No encuentro el datasheet de los MOS, así que no puedo asegurar nada (aunque lo encontrara, tampoco podría ), pero apuesto a que le "bajan" el nivel de la base para que no se queden solos conduciendo en los picos los bipolares y que conduzcan en paralelo ambos transistores durante la mayor parte posible de la onda. No sé para qué ni por qué lo diseñaron así, pero alguna razón tendrán los muchachos...

En un ClaseG tenés un riel más de alimentación que sólo se habilita cuando la salida requiere más amplitud, acá hay simplemente un retraso que podríamos llamar "daño colateral" que deriva de evitar que el bipolar se quede conduciendo solito allá arriba en la cresta.
Puedo estar equivocado (no sería raro), pero se me hace que es así.

Saludos


----------



## juanma (Dic 25, 2010)

Lo estuve viendo un poco y no salen los datasheets de ninguno de los FETs.
Lo mismo que los transistores Q17/19.

Como dice Cacho, clase G no es porque necesitas mas alimentaciones.
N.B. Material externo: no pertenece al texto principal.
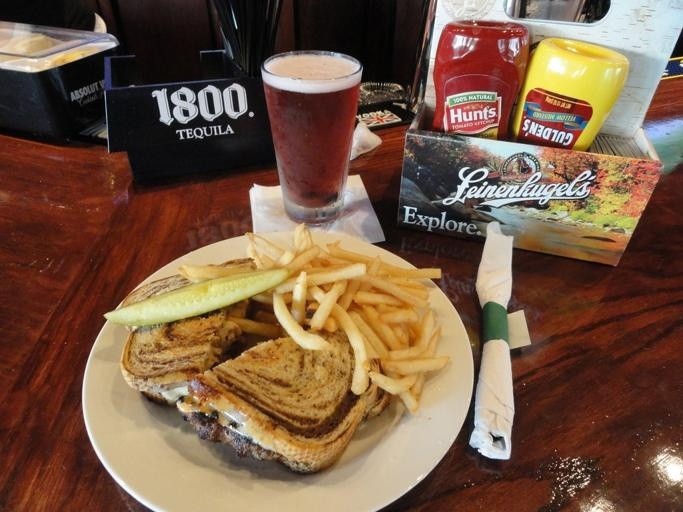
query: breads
[121,256,392,476]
Y dudo muchisimo que Accuphase llegue a usar clase G, aumentar la eficiencia de un amplificador no es algo compatible con lo High End (lease High $$$).
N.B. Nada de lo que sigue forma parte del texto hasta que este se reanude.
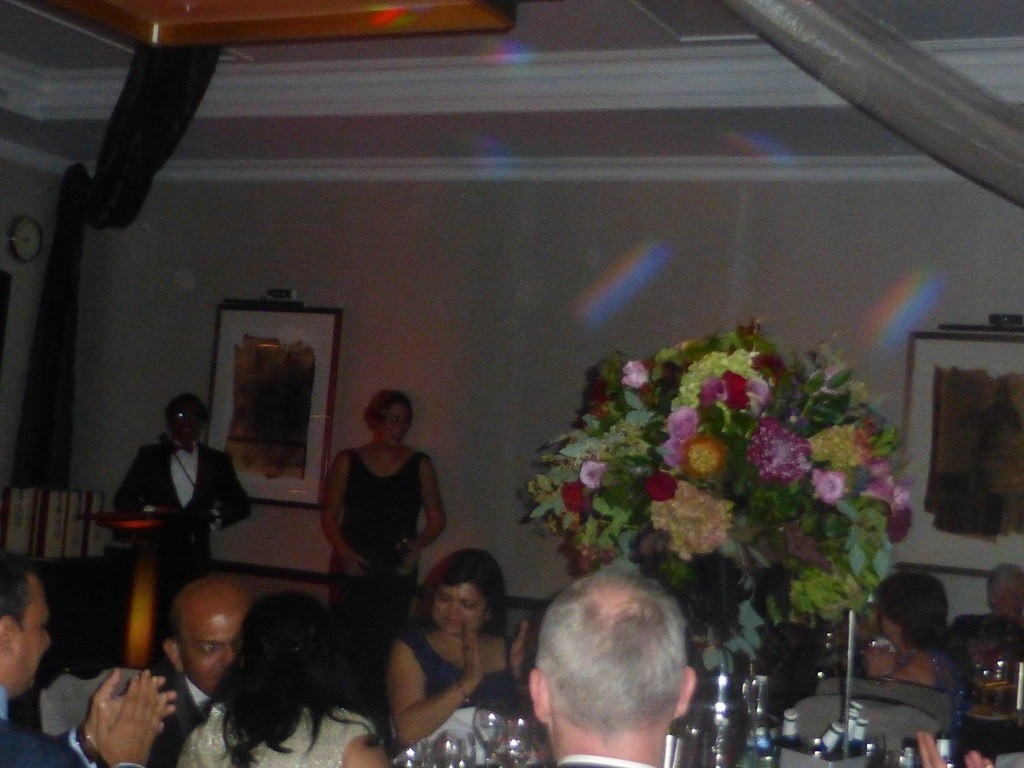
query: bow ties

A simple vista pareciera protección. Generalemente en FETs o MOSFETs se coloca un zener entre G y S, de manera de que por estatica no se perfore la aislación y se estropee el transistor. Hay una limitación de corriente por Q5/7.

Ese arreglo no permite mayor excursión de la señal. No recuerdo si el tipo de protección de corriente dado por Q5/7 es factor de distorsión. Capaz que ese arreglo esta justamente para minimizar eso.

O es alguna configuración de marketing (etapa de salida avanzada FET/BJT) que poco tenga que ver con una razon especifica. Al colocar un transistor en paralelo a un FET, uno desaprovecha su característica de alta impedancia, porque coloca algo de menor impedancia de entrada. Ademas colocar un dioco en serie es un elemento mas de distorsión, porque la curva de transferencia es exponencial.

En, es interesante y estaria bueno ver que otras opciones puede haber.

Si quieren pasar un buen tiempo analizando configuraciones, vean la pagina japonesa. Es otra filosofia de diseño, desde mi punto de vista, un poco mas audaz.

Saludos y felices fiestas


----------



## Ratmayor (Dic 25, 2010)

juanma dijo:


> A simple vista pareciera protección. Generalemente en FETs o MOSFETs se coloca un zener entre G y S, de manera de que por estatica no se perfore la aislación y se estropee el transistor. Hay una limitación de corriente por Q5/7.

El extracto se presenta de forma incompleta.